--- Prompt 1 ---
In the article on Afghanistan's Kuchi nomads, why have Kuchis been particularly vulnerable during the country's decades of conflict? Answer in one to three sentences.
--- Prompt 2 ---
Pick up the article on Afghanistan's Kuchi nomads where it stops, and write the next part.

(Beginning of Extract to read)

Former nomad Gul Mohammad has not taken to a settled life.
“I live in a jail now,” the 45-year-old said, gazing out despondently at a livestock market from a breeze-block shed that doubles as a rough tea house.
With 11 children, his tiny house feels crammed and the large herd of sheep that once allowed him to eat meat regularly are a fading memory.
Mohammad is a Kuchi, one of about 4 million Afghans whose tribes over centuries pursued a migratory, but often highly lucrative, life, herding caravans of sheep, goats and camels around the country, from warmer lowlands in winter to mountain pastures in summer.
Their black tents, colorful clothes and flocks sometimes hundreds of animals strong have become a classic symbol of Afghanistan. They also make a critical contribution to the country’s economy and lifestyle, producing most of the raw materials for its much loved kebabs and famous carpets.
Yet the nomadic way of life has been rudely interrupted by war. Three decades of conflict have spared few in Afghanistan from upheaval, but Kuchis have been particularly vulnerable. They cannot claim protection from local commanders when the country fragments, because they move between areas.
“Each area fell under the control of one commander, who was king there,” said Talib, who like many Afghans uses only one name and works at a major Kabul livestock market.
“Commanders in each area did not care about night or day; they sent soldiers to seize our sheep or cows,” he said, adding that he gave up his tent 10 years ago.
Hundreds of thousands have now settled down, or are petitioning the government for land so they can join a more mainstream way of life. A handful of people, such as Ashraf Ghani, a former presidential candidate, have become powerful businessmen and politicians.
Nearly 1 million others have partly settled, moving for the main change of the seasons, but fixed enough to have some access to schools and medical attention. Many in the government would like to see the remaining million or so who are still entirely nomadic shift to a settled life, because of concerns about widespread exclusion and poverty.

(End of Extract to read)
(Beginning of Extracted data)

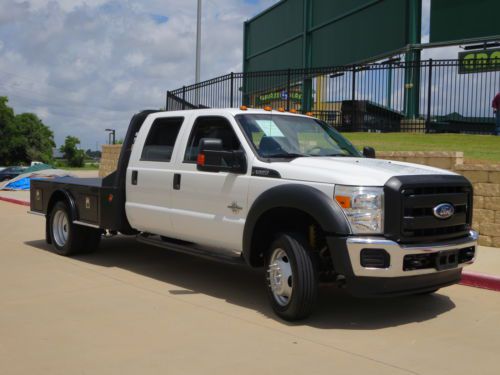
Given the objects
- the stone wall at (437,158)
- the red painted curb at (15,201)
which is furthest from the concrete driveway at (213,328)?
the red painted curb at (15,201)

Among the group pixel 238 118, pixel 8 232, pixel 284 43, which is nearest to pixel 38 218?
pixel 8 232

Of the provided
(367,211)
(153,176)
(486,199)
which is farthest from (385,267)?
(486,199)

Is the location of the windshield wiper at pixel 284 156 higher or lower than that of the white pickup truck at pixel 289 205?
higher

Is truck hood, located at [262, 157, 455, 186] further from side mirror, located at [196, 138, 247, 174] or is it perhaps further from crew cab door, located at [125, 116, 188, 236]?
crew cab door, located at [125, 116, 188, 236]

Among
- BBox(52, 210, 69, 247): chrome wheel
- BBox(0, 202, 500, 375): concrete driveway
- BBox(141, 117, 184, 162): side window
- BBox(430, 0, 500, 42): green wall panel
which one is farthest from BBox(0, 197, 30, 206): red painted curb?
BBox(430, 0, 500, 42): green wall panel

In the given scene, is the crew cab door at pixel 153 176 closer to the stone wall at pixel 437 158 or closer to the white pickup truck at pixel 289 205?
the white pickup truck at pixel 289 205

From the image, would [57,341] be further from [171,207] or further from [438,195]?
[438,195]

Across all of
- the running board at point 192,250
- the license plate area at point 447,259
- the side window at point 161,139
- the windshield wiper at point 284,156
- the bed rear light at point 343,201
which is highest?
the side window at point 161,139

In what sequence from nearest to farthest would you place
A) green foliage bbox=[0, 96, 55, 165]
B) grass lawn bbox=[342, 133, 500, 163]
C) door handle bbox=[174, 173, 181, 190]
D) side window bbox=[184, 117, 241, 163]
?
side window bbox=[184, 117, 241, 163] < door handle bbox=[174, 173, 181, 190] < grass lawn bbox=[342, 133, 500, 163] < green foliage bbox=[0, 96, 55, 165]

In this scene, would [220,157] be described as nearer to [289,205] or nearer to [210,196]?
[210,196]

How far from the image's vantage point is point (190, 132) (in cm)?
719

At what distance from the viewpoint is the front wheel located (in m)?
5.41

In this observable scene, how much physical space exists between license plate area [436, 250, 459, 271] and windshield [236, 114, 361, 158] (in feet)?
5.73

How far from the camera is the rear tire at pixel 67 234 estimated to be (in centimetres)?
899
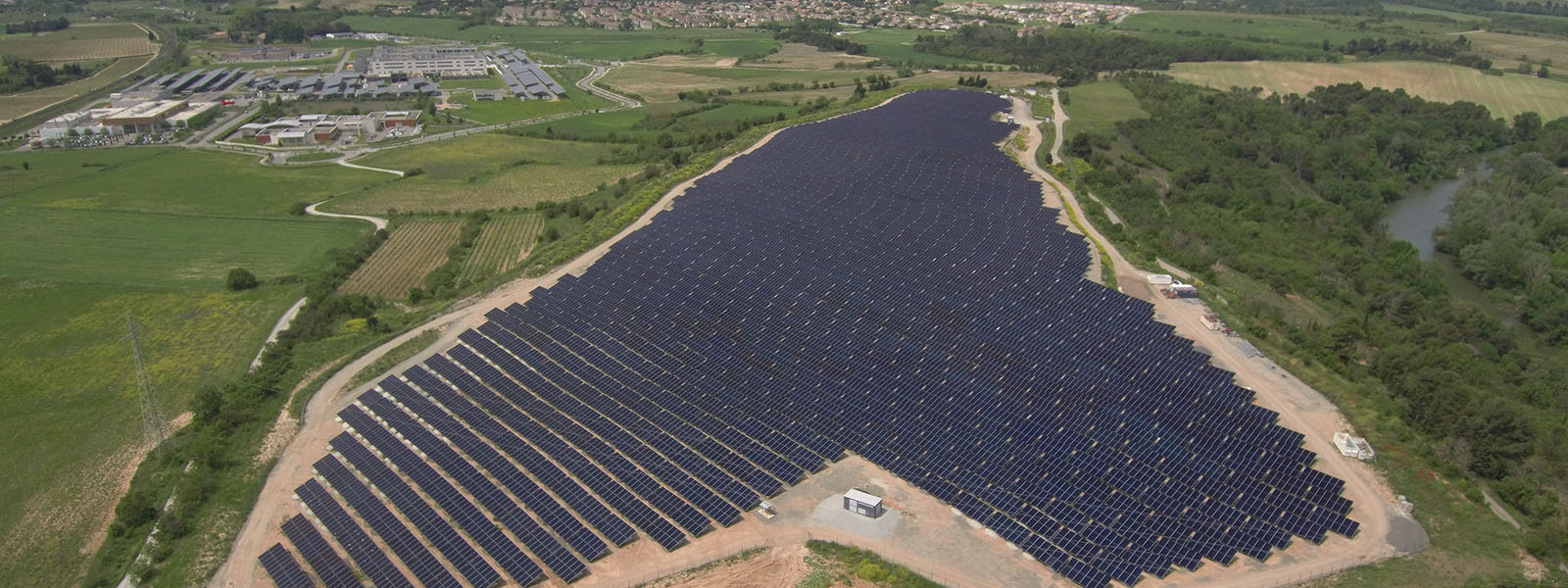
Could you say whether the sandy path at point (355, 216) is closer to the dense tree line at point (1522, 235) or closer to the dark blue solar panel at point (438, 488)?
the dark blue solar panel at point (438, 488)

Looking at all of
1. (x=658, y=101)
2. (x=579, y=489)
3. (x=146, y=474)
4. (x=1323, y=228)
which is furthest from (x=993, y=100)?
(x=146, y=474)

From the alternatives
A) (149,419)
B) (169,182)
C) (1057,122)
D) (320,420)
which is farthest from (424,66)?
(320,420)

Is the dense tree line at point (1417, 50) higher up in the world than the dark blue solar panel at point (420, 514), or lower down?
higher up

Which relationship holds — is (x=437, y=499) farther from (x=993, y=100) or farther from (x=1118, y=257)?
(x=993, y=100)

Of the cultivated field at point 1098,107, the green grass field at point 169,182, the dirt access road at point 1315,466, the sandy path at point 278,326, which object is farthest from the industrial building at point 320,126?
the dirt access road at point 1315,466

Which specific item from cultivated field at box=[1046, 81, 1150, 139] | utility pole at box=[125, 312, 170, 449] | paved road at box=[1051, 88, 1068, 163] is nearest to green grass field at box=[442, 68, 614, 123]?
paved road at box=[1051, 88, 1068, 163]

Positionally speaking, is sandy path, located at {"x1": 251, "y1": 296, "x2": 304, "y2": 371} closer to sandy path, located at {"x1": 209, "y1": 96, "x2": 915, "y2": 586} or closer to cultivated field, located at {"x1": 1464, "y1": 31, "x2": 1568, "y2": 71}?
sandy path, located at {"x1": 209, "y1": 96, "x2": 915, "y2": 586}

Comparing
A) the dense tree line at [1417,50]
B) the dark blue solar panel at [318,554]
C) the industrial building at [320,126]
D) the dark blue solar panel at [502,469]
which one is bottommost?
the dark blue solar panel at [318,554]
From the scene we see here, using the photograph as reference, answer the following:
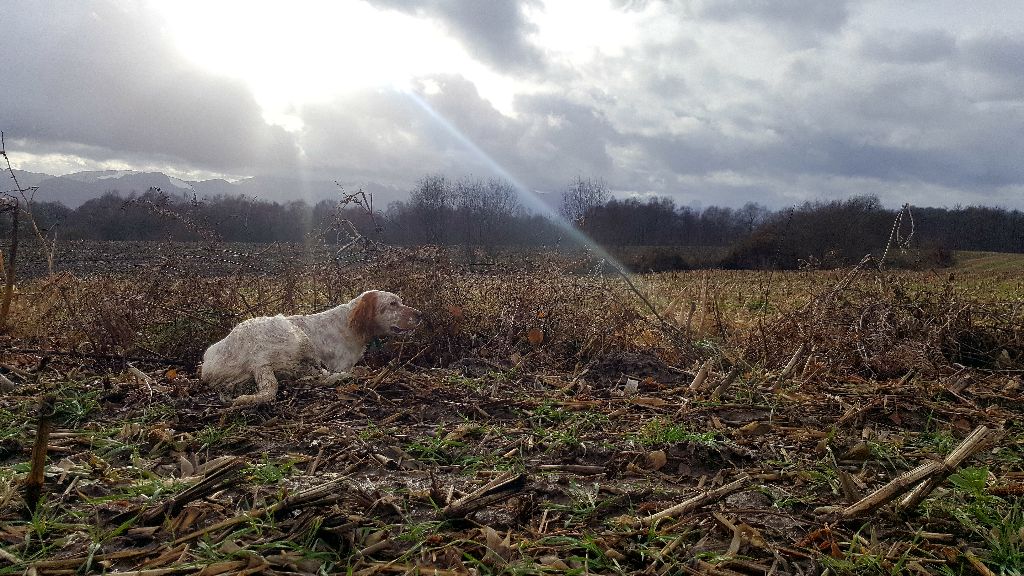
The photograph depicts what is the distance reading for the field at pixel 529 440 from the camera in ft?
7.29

(End of Extracted data)

--- Task answer 1 ---
Kuchis move between areas, so when the country fragments they cannot claim protection from the local commanders who each control a single area. As a result, commanders sent soldiers to seize their sheep and cows.

--- Task answer 2 ---
“The life of Kuchis and other Afghans is as different as sky and earth,” said Ezatullah Ahmadzai, former head of the government’s Kuchi independent general directorate.
Yet the Kuchi tradition is appropriate for Afghanistan’s fragile and difficult terrain. Harsh deserts and soaring mountains are threaded with narrow green valleys of cultivated land. Outside the river valleys, thin soil and limited water mean most areas cannot support a large number of grazing animals for more than a few days or weeks.
“With the type of semi-arid and very arid environment you find in Afghanistan, it is nearly impossible to raise livestock in one location because you will damage the vegetation. After a few years it can’t support them any more,” said Mike Jacobs, a rangeland ecologist at Texas A&M university who has been working with Afghanistan’s nomads since 2006.
The Kuchi lifestyle, developed over hundreds of years, is an ideal adaptation to these conditions, allowing the country to raise tens of thousands of sheep a year, but limiting grazing in any single area.
A year-long survey of six of the country’s main livestock markets by Jacobs’ Pastoral Engagement, Adaptation and Capacity Enhancement (PEACE) program showed that more than two-thirds of animals sold in Afghanistan are raised by nomads.